Adolescents at Risk of Persistent
Antisocial Behavior & Alcohol Problems
The Role of Behavior, Personality & Biological Factors
By Jenny M. Eklund
Health Equity Studies, No. 7
April 2006
Almqvist & Wiksell
ISBN: 9171551735
141 pages, 6 ¼” x 9 ½”
$75.00 Paper OriginalOUT OF PRINT
This is a Ph.D. dissertation. Antisocial behavior and alcohol problems are areas of great concern to society, not only associated with personal and emotional costs for the affected individuals and their victims, but also with major societal financial costs. What makes some individuals more likely than others to develop these kinds of problems? The general aim of this thesis was to explore the role of individual characteristics in the development of antisocial behavior and alcohol problems.

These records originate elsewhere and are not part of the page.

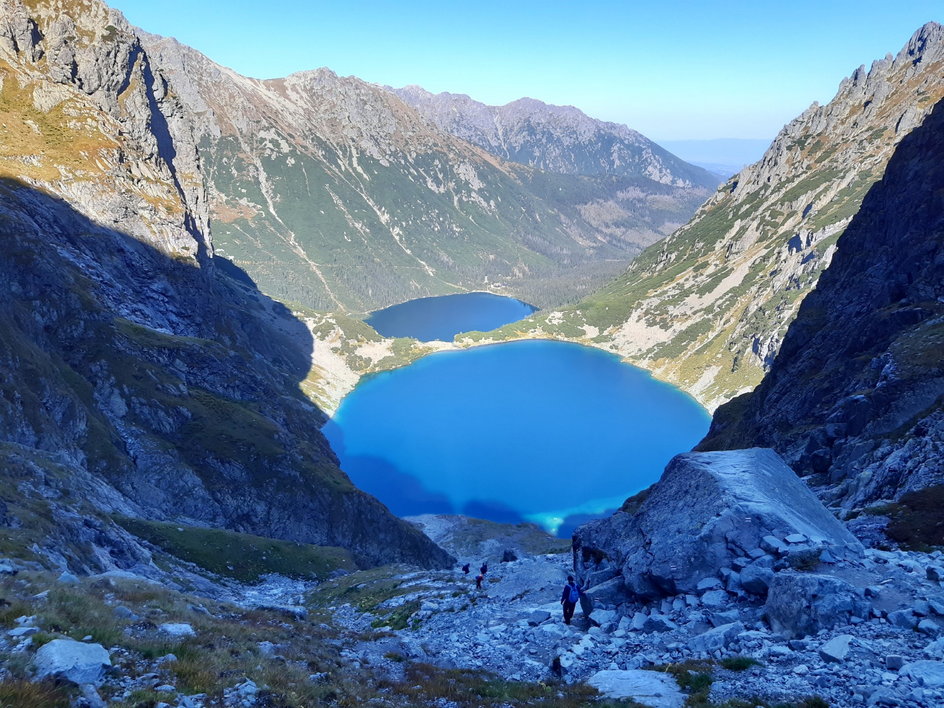 Widok z góry na Czarny Staw i Morskie Oko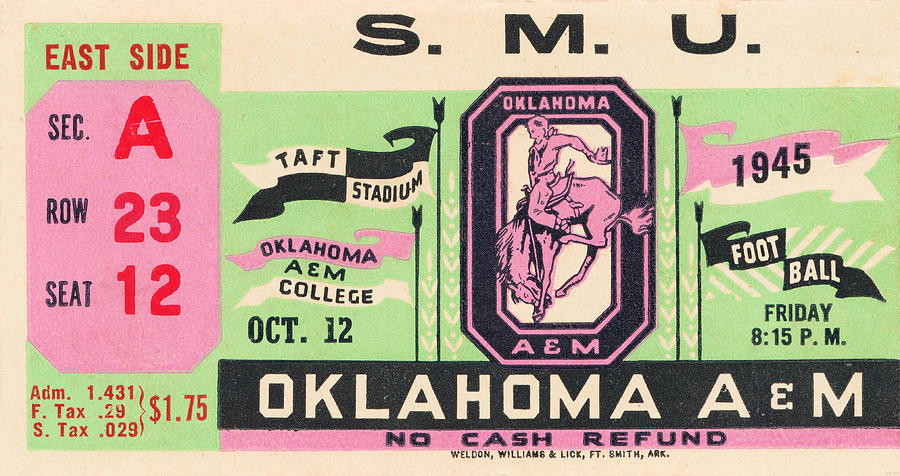 1945 SMU vs. Oklahoma AM Mixed Media by Row One Brand
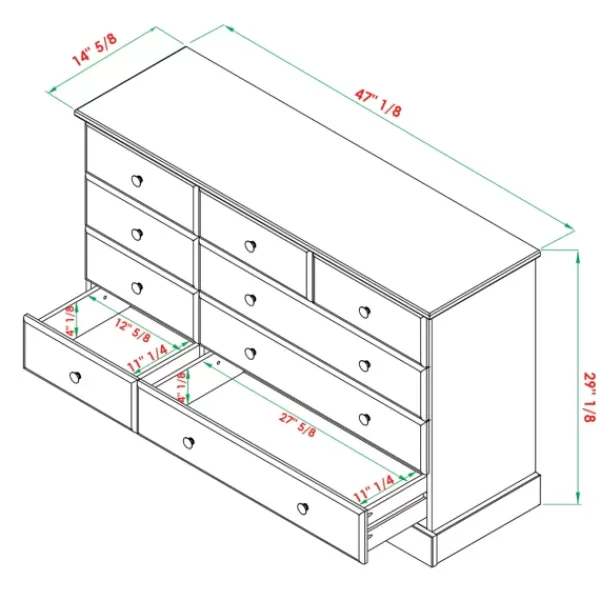 Dressers & Chests-Kirkland's Home Lola Cottage Frame Nine-Drawer Dresser Gray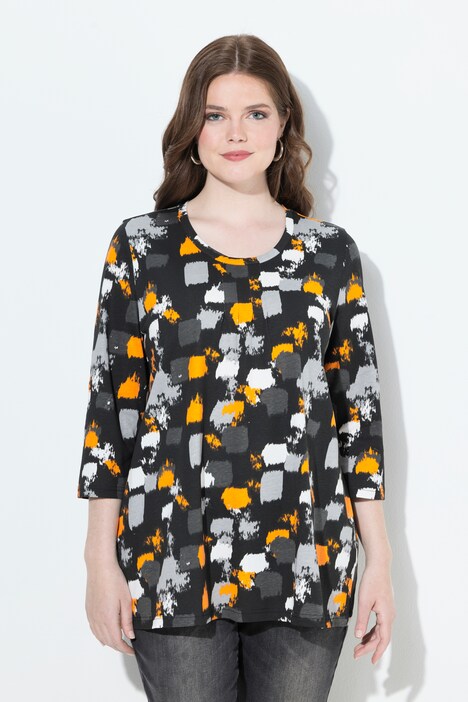 Shirt, grafische print, A-lijn, ronde hals, 3/4-mouw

More specifically, the research focused on aspects of hyperactive behavior, personality traits and biological vulnerability indicators in relation to self-reported norm breaking and violent behavior, registered general criminality and violent offending in particular, and further, on risky alcohol use and drinking offences. The studies were based on both a prospective longitudinal project in which a group of adolescent male lawbreakers and controls were followed from the 1960s into the 1990s, and on more recently collected data on a representative group of Swedish male and female adolescents.